◆ **PASSAGE**
= Beginning of Section =
Plastic Surgery Booming in China

Apr 25, 2011, 15:42 by Greg Stacy

Plastic surgery is booming in China, and it's become the most popular way to spend discretionary income after houses, cars and travel.

Ma Xiaowei, China's vice health minister, says that the demand for plastic surgery has exploded in the last decade, as the number of upwardly mobile Chinese people has surged. At a conference organized by the Health Ministry late last year, Ma said that the number of cosmetic procedures is doubling every year.

"We must recognize that plastic and cosmetic surgery has now become a common service, aimed at the masses," he said.

While no official numbers are available, in 2009 the International Society of Aesthetic Plastic Surgery estimated that there are more than two million plastic surgery procedures per year in China, ranking the nation third behind the United States and Brazil.

Face-lifts and wrinkle-removal treatments are popular, just as they they are in the West, but the most frequent procedure in China is one that has nothing to do with turning back the clock.

Zhao Zhenmin, secretary general of the government-run Chinese Association of Plastics and Aesthetics, told The New York Times that China's most popular cosmetic surgery is designed to make the patient's eyes appear larger by adding a crease in the eyelid, forming a Western-style "double eyelid." He said that the second most popular procedure is done to make the bridge of the nose more prominent - exactly the opposite of most nose jobs in the West - and the third most popular procedure involves reshaping the jaw to make it longer and narrower.

Many of these procedures are performed on younger patients who are trying to improve their employment prospects, teenagers who were given cosmetic surgeries for high school graduation presents and even kids in middle school.

But as plastic surgery booms in China, the country's regulatory system is lagging behind. When 11 clinics and hospitals offering cosmetic or plastic surgery were inspected, Ma said at the conference last year, fewer than half met national standards.
= End of Section =
◆ **TASK INSTRUCTIONS**
**A.** From the article on plastic surgery in China, reproduce word for word the part starting at "Many of these" and ending at "in middle school.".
**B.** Answer these questions using the article on plastic surgery in China.
(i) Which two countries rank ahead of China in the 2009 estimate of plastic surgery procedures?
(ii) What is the most popular cosmetic surgery in China, according to Zhao Zhenmin?
(iii) How many clinics and hospitals offering cosmetic or plastic surgery were inspected?

◆ **DATA EXTRACTS**
= Beginning of Section =
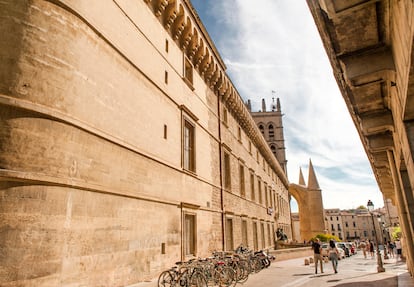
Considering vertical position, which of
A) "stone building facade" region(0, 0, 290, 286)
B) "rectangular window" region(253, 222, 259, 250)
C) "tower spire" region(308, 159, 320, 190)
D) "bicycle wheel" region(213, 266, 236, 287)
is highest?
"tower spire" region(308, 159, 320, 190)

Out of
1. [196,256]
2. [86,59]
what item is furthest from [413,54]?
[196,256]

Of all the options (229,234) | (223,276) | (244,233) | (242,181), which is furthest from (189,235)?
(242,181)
= End of Section =
= Beginning of Section =
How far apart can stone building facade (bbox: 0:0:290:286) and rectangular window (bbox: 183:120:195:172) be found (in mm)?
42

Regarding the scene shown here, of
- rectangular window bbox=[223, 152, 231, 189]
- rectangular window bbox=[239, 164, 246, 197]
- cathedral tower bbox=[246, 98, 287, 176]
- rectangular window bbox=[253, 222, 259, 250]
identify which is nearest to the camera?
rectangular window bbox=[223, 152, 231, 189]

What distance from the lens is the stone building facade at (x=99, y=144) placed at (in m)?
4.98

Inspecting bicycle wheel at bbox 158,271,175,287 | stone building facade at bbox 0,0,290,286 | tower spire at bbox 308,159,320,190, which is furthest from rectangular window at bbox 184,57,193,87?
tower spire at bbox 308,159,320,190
= End of Section =
= Beginning of Section =
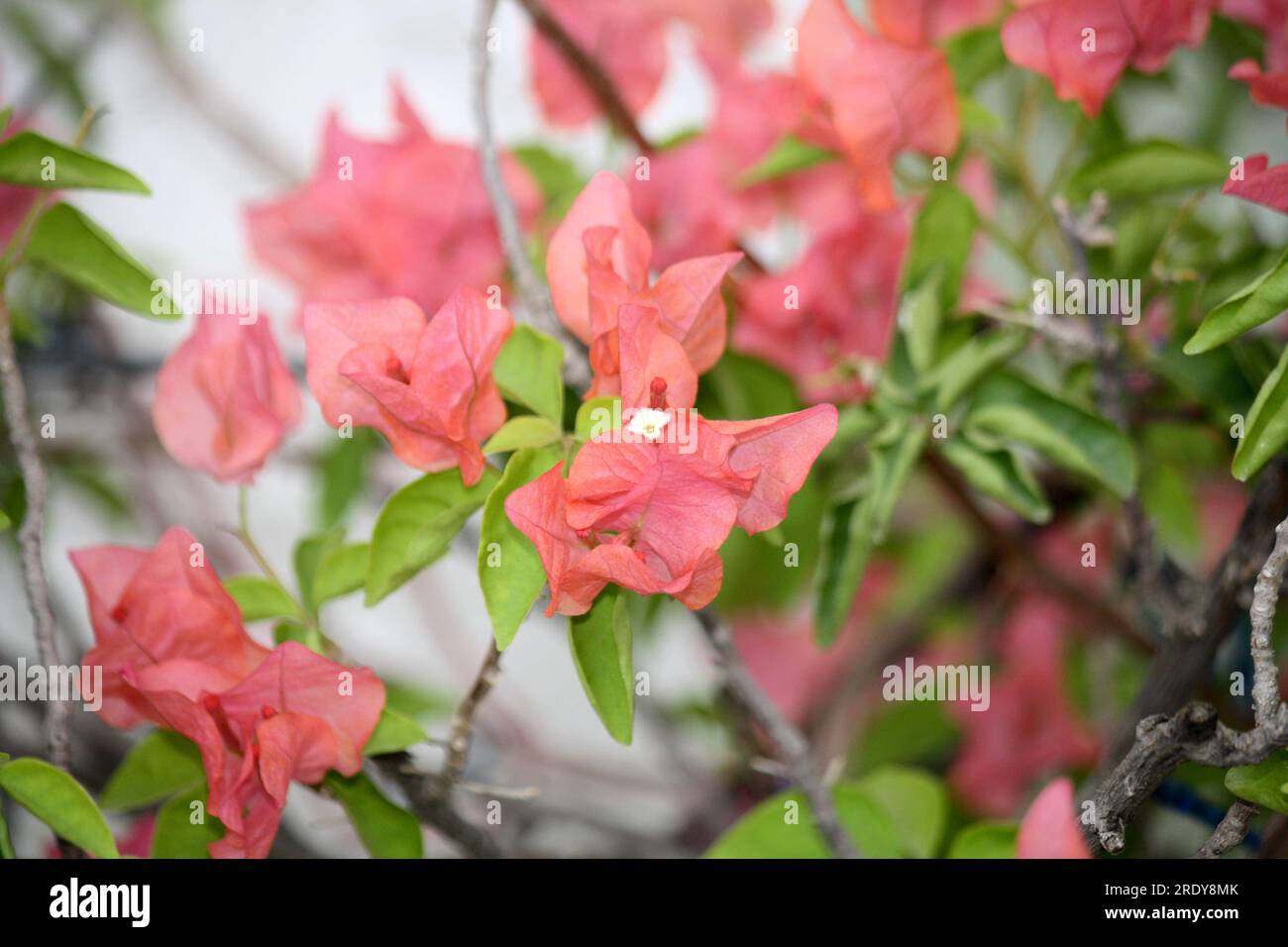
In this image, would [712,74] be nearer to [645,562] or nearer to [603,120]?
= End of Section =
◆ **OUTPUTS IN ORDER**
**A.**
Many of these procedures are performed on younger patients who are trying to improve their employment prospects, teenagers who were given cosmetic surgeries for high school graduation presents and even kids in middle school.

**B.**
(i) The United States and Brazil.
(ii) A procedure that adds a crease in the eyelid to make the eyes appear larger, forming a Western-style "double eyelid."
(iii) 11.